Early rein orchid

Scientific classification
- Kingdom: Plantae
- Clade: Tracheophytes
- Clade: Angiosperms
- Clade: Monocots
- Order: Asparagales
- Family: Orchidaceae
- Subfamily: Orchidoideae
- Tribe: Orchideae
- Subtribe: Orchidinae
- Genus: Habenaria
- Species: H. praecox
- Binomial name: Habenaria praecox Lavarack & Dockrill

= Habenaria praecox =

- Genus: Habenaria
- Species: praecox
- Authority: Lavarack & Dockrill

Species of orchid

Habenaria praecox, commonly known as the early rein orchid, is a species of orchid that is endemic to the north coast of Queensland. It has between two and four narrow, upright leaves at its base and up to thirty five small white flowers with a green dorsal sepal.

== Description ==
Habenaria praecox is a tuberous, perennial herb with between two and four upright leaves, 50-100 mm long and 4-6 mm wide. Between three and thirty five green and white flowers, 8-10 mm long and wide are borne on a flowering stem 200-500 mm tall. The dorsal sepal is green, about 4 mm long, 2.5 mm wide and forms a hood over the column.
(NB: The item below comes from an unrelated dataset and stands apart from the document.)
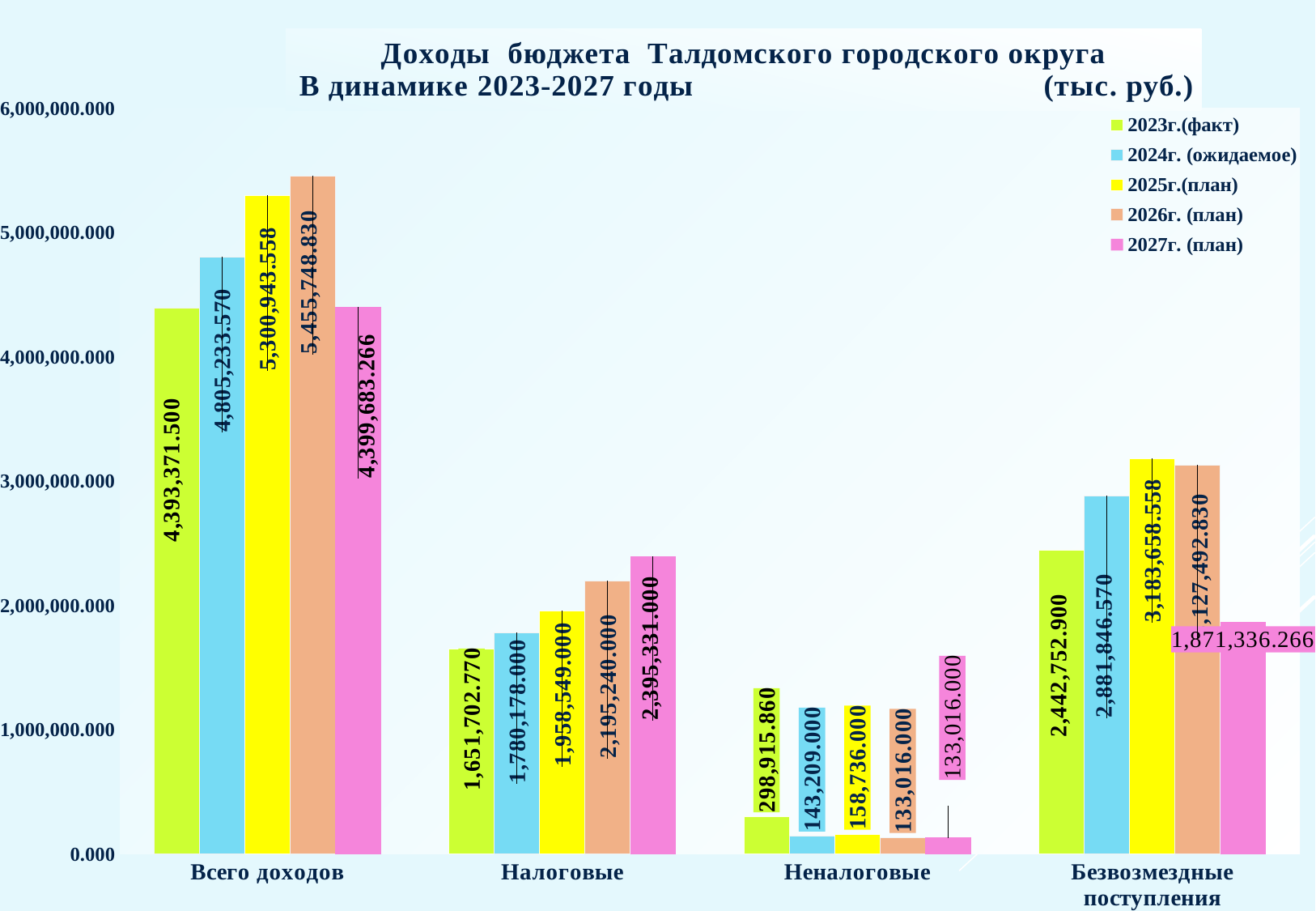
What is the difference between the 2027г. (план) and 2023г.(факт) values in the Налоговые category? 743,628.230 Do the values in the Налоговые category rise or fall from 2023 to 2027? rise How many series does the legend list? 5 Which year has the lowest value in the Безвозмездные поступления category? 2027г. (план) What is the value for 2023г.(факт) in the Неналоговые category? 298,915.860 What is the value for 2027г. (план) in the Налоговые category? 2,395,331.000 In the Безвозмездные поступления category, which is larger: the 2025г.(план) value or the 2026г. (план) value? 2025г.(план) What is the value for 2023г.(факт) in the Всего доходов category? 4,393,371.500 How many categories are shown on the x axis? 4 Which year has the highest value in the Всего доходов category? 2026г. (план) Is the value for 2024г. (ожидаемое) in the Безвозмездные поступления category greater or less than 2,000,000.000? greater What is the difference between the 2026г. (план) and 2025г.(план) values in the Всего доходов category? 154,805.272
The lateral sepals are about 5 mm long, 1.4 mm wide, curved and spread apart from each other. The petals are about 4 mm long and 2.5 mm wide. The labellum has three lobes. The side lobes are tapered, 4.5-5.5 mm long with their tips curved upwards and the middle lobe is about 4 mm long. The labellum spur curves forwards and is 7-9 mm long. Flowering occurs from December to January.

==Taxonomy and naming==
Habenaria praecox was first formally described in 1999 by Bill Lavarack and Alick Dockrill from a specimen collected near Cardwell and the description was published in Austrobaileya. The specific epithet (praecox) is a Latin word meaning "early ripe" or "premature".

==Distribution and habitat==
The early rein orchid grows with grasses and sedges in forests between Coen and Proserpine.